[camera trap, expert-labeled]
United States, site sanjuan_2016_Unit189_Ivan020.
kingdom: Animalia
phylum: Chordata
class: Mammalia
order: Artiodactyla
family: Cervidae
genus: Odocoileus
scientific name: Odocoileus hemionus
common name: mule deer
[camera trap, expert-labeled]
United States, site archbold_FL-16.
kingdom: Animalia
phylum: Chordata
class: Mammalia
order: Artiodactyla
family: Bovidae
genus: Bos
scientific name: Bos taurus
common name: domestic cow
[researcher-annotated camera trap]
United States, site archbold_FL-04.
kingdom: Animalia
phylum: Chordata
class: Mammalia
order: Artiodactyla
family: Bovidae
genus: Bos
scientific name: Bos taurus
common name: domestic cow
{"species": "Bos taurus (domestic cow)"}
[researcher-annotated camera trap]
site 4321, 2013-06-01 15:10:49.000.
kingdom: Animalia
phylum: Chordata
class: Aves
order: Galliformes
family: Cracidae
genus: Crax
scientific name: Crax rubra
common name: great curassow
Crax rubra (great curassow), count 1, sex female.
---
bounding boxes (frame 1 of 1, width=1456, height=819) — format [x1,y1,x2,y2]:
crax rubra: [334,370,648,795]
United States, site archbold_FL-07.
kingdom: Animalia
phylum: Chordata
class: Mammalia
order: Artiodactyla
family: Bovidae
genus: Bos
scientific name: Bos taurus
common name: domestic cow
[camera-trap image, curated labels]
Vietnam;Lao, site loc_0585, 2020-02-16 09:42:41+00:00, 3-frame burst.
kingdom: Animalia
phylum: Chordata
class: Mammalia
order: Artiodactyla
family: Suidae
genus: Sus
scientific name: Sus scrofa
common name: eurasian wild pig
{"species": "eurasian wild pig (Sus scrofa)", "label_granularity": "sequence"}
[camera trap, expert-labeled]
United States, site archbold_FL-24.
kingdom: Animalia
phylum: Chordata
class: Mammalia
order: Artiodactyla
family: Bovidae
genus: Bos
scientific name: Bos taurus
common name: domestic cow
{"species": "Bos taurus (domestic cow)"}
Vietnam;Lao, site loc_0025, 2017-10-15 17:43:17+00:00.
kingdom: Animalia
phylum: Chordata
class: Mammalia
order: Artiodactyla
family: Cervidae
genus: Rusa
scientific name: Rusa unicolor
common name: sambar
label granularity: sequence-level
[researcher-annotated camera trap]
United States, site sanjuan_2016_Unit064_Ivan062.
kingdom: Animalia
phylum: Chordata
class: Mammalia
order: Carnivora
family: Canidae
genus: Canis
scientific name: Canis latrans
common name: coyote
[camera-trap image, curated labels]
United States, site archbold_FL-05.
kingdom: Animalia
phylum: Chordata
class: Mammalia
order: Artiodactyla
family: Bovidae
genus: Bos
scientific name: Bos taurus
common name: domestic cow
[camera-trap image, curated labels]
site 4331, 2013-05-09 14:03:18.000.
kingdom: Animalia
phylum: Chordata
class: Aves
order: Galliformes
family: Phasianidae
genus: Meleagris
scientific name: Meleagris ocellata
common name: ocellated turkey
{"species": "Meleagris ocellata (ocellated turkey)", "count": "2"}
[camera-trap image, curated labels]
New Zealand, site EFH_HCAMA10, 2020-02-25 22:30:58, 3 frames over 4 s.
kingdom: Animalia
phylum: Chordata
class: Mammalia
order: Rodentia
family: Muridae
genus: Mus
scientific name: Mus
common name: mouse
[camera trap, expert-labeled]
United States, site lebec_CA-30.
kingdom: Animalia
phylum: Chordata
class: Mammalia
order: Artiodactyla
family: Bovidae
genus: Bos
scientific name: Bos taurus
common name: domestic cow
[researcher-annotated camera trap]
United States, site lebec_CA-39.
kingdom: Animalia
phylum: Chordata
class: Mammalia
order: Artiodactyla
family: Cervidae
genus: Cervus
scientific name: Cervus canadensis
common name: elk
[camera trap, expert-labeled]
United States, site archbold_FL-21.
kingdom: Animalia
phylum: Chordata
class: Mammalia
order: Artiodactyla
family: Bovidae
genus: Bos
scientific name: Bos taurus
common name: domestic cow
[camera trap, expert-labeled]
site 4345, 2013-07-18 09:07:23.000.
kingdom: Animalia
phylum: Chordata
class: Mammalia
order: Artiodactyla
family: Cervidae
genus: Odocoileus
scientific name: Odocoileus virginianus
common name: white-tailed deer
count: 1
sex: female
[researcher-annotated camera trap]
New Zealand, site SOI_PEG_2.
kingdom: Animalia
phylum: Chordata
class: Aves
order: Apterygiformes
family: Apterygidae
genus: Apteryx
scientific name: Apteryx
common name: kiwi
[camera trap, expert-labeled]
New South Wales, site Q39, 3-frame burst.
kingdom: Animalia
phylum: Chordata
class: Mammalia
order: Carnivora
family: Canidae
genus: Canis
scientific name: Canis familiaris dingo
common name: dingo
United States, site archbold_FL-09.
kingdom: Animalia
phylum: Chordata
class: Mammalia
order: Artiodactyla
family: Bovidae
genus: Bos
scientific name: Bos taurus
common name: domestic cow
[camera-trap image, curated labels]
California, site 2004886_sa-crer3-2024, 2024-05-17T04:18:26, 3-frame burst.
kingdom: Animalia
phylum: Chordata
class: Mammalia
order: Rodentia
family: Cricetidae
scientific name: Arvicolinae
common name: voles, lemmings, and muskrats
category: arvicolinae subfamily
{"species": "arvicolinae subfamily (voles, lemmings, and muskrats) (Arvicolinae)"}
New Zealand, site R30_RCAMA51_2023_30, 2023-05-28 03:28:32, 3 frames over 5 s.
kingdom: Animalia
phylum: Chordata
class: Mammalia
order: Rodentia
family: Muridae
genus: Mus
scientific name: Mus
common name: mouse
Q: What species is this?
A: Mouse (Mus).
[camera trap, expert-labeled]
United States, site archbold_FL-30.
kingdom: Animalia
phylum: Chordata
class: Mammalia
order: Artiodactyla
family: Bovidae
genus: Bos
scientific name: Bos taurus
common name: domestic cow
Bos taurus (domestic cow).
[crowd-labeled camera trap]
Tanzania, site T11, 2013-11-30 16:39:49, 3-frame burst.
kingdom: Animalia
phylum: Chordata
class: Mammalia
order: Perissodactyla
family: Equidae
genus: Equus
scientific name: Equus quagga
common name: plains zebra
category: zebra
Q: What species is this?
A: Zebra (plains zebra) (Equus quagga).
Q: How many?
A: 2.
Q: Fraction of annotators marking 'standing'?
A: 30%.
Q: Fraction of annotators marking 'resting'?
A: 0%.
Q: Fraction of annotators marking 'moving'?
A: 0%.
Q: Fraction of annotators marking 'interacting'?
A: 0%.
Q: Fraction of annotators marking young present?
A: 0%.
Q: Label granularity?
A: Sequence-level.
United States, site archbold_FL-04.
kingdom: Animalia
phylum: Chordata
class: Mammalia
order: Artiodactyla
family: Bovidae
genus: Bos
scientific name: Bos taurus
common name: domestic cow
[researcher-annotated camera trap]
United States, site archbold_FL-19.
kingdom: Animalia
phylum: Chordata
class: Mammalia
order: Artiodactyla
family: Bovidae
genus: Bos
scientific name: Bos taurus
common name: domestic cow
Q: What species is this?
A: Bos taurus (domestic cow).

Brief -
Each line of the listing is to be repeated exactly.

Written answer -
[camera trap, expert-labeled]
United States, site sanjuan_2016_Unit189_Ivan020.
kingdom: Animalia
phylum: Chordata
class: Mammalia
order: Artiodactyla
family: Cervidae
genus: Odocoileus
scientific name: Odocoileus hemionus
common name: mule deer
[camera trap, expert-labeled]
United States, site archbold_FL-16.
kingdom: Animalia
phylum: Chordata
class: Mammalia
order: Artiodactyla
family: Bovidae
genus: Bos
scientific name: Bos taurus
common name: domestic cow
[researcher-annotated camera trap]
United States, site archbold_FL-04.
kingdom: Animalia
phylum: Chordata
class: Mammalia
order: Artiodactyla
family: Bovidae
genus: Bos
scientific name: Bos taurus
common name: domestic cow
{"species": "Bos taurus (domestic cow)"}
[researcher-annotated camera trap]
site 4321, 2013-06-01 15:10:49.000.
kingdom: Animalia
phylum: Chordata
class: Aves
order: Galliformes
family: Cracidae
genus: Crax
scientific name: Crax rubra
common name: great curassow
Crax rubra (great curassow), count 1, sex female.
---
bounding boxes (frame 1 of 1, width=1456, height=819) — format [x1,y1,x2,y2]:
crax rubra: [334,370,648,795]
United States, site archbold_FL-07.
kingdom: Animalia
phylum: Chordata
class: Mammalia
order: Artiodactyla
family: Bovidae
genus: Bos
scientific name: Bos taurus
common name: domestic cow
[camera-trap image, curated labels]
Vietnam;Lao, site loc_0585, 2020-02-16 09:42:41+00:00, 3-frame burst.
kingdom: Animalia
phylum: Chordata
class: Mammalia
order: Artiodactyla
family: Suidae
genus: Sus
scientific name: Sus scrofa
common name: eurasian wild pig
{"species": "eurasian wild pig (Sus scrofa)", "label_granularity": "sequence"}
[camera trap, expert-labeled]
United States, site archbold_FL-24.
kingdom: Animalia
phylum: Chordata
class: Mammalia
order: Artiodactyla
family: Bovidae
genus: Bos
scientific name: Bos taurus
common name: domestic cow
{"species": "Bos taurus (domestic cow)"}
Vietnam;Lao, site loc_0025, 2017-10-15 17:43:17+00:00.
kingdom: Animalia
phylum: Chordata
class: Mammalia
order: Artiodactyla
family: Cervidae
genus: Rusa
scientific name: Rusa unicolor
common name: sambar
label granularity: sequence-level
[researcher-annotated camera trap]
United States, site sanjuan_2016_Unit064_Ivan062.
kingdom: Animalia
phylum: Chordata
class: Mammalia
order: Carnivora
family: Canidae
genus: Canis
scientific name: Canis latrans
common name: coyote
[camera-trap image, curated labels]
United States, site archbold_FL-05.
kingdom: Animalia
phylum: Chordata
class: Mammalia
order: Artiodactyla
family: Bovidae
genus: Bos
scientific name: Bos taurus
common name: domestic cow
[camera-trap image, curated labels]
site 4331, 2013-05-09 14:03:18.000.
kingdom: Animalia
phylum: Chordata
class: Aves
order: Galliformes
family: Phasianidae
genus: Meleagris
scientific name: Meleagris ocellata
common name: ocellated turkey
{"species": "Meleagris ocellata (ocellated turkey)", "count": "2"}
[camera-trap image, curated labels]
New Zealand, site EFH_HCAMA10, 2020-02-25 22:30:58, 3 frames over 4 s.
kingdom: Animalia
phylum: Chordata
class: Mammalia
order: Rodentia
family: Muridae
genus: Mus
scientific name: Mus
common name: mouse
[camera trap, expert-labeled]
United States, site lebec_CA-30.
kingdom: Animalia
phylum: Chordata
class: Mammalia
order: Artiodactyla
family: Bovidae
genus: Bos
scientific name: Bos taurus
common name: domestic cow
[researcher-annotated camera trap]
United States, site lebec_CA-39.
kingdom: Animalia
phylum: Chordata
class: Mammalia
order: Artiodactyla
family: Cervidae
genus: Cervus
scientific name: Cervus canadensis
common name: elk
[camera trap, expert-labeled]
United States, site archbold_FL-21.
kingdom: Animalia
phylum: Chordata
class: Mammalia
order: Artiodactyla
family: Bovidae
genus: Bos
scientific name: Bos taurus
common name: domestic cow
[camera trap, expert-labeled]
site 4345, 2013-07-18 09:07:23.000.
kingdom: Animalia
phylum: Chordata
class: Mammalia
order: Artiodactyla
family: Cervidae
genus: Odocoileus
scientific name: Odocoileus virginianus
common name: white-tailed deer
count: 1
sex: female
[researcher-annotated camera trap]
New Zealand, site SOI_PEG_2.
kingdom: Animalia
phylum: Chordata
class: Aves
order: Apterygiformes
family: Apterygidae
genus: Apteryx
scientific name: Apteryx
common name: kiwi
[camera trap, expert-labeled]
New South Wales, site Q39, 3-frame burst.
kingdom: Animalia
phylum: Chordata
class: Mammalia
order: Carnivora
family: Canidae
genus: Canis
scientific name: Canis familiaris dingo
common name: dingo
United States, site archbold_FL-09.
kingdom: Animalia
phylum: Chordata
class: Mammalia
order: Artiodactyla
family: Bovidae
genus: Bos
scientific name: Bos taurus
common name: domestic cow
[camera-trap image, curated labels]
California, site 2004886_sa-crer3-2024, 2024-05-17T04:18:26, 3-frame burst.
kingdom: Animalia
phylum: Chordata
class: Mammalia
order: Rodentia
family: Cricetidae
scientific name: Arvicolinae
common name: voles, lemmings, and muskrats
category: arvicolinae subfamily
{"species": "arvicolinae subfamily (voles, lemmings, and muskrats) (Arvicolinae)"}
New Zealand, site R30_RCAMA51_2023_30, 2023-05-28 03:28:32, 3 frames over 5 s.
kingdom: Animalia
phylum: Chordata
class: Mammalia
order: Rodentia
family: Muridae
genus: Mus
scientific name: Mus
common name: mouse
Q: What species is this?
A: Mouse (Mus).
[camera trap, expert-labeled]
United States, site archbold_FL-30.
kingdom: Animalia
phylum: Chordata
class: Mammalia
order: Artiodactyla
family: Bovidae
genus: Bos
scientific name: Bos taurus
common name: domestic cow
Bos taurus (domestic cow).
[crowd-labeled camera trap]
Tanzania, site T11, 2013-11-30 16:39:49, 3-frame burst.
kingdom: Animalia
phylum: Chordata
class: Mammalia
order: Perissodactyla
family: Equidae
genus: Equus
scientific name: Equus quagga
common name: plains zebra
category: zebra
Q: What species is this?
A: Zebra (plains zebra) (Equus quagga).
Q: How many?
A: 2.
Q: Fraction of annotators marking 'standing'?
A: 30%.
Q: Fraction of annotators marking 'resting'?
A: 0%.
Q: Fraction of annotators marking 'moving'?
A: 0%.
Q: Fraction of annotators marking 'interacting'?
A: 0%.
Q: Fraction of annotators marking young present?
A: 0%.
Q: Label granularity?
A: Sequence-level.
United States, site archbold_FL-04.
kingdom: Animalia
phylum: Chordata
class: Mammalia
order: Artiodactyla
family: Bovidae
genus: Bos
scientific name: Bos taurus
common name: domestic cow
[researcher-annotated camera trap]
United States, site archbold_FL-19.
kingdom: Animalia
phylum: Chordata
class: Mammalia
order: Artiodactyla
family: Bovidae
genus: Bos
scientific name: Bos taurus
common name: domestic cow
Q: What species is this?
A: Bos taurus (domestic cow).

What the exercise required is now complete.